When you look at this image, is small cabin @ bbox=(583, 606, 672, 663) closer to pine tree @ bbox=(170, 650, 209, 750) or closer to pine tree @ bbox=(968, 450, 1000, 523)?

++++++++

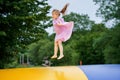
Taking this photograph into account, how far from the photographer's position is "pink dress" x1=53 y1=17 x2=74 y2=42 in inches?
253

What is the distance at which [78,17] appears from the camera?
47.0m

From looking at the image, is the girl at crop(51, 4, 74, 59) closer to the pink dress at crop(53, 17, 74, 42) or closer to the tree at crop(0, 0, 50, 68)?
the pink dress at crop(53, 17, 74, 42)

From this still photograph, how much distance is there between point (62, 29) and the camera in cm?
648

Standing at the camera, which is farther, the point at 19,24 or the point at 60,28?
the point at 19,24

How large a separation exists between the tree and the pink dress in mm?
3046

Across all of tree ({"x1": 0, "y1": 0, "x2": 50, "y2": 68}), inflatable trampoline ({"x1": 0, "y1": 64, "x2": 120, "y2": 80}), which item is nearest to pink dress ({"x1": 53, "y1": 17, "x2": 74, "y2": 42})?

++++++++

### TASK DIRECTIONS
Copy out the rows above verbatim, from the line containing "How large a" through the line containing "Across all of", both included.

### RESULT
How large a separation exists between the tree and the pink dress in mm?
3046

Across all of tree ({"x1": 0, "y1": 0, "x2": 50, "y2": 68}), inflatable trampoline ({"x1": 0, "y1": 64, "x2": 120, "y2": 80}), which item is nearest to pink dress ({"x1": 53, "y1": 17, "x2": 74, "y2": 42})?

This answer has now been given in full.